__WHAT THE TASK REQUIRES__. What you return must be exactly the lines running from the one with "United States, site archbold_FL-01." to the end of the data below, inclusive, and nothing more.

(Extracted records)
____
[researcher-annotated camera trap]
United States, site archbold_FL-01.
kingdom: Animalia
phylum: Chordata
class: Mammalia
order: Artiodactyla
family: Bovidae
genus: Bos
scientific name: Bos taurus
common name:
____
__TASK SOLUTION__.
United States, site archbold_FL-01.
kingdom: Animalia
phylum: Chordata
class: Mammalia
order: Artiodactyla
family: Bovidae
genus: Bos
scientific name: Bos taurus
common name:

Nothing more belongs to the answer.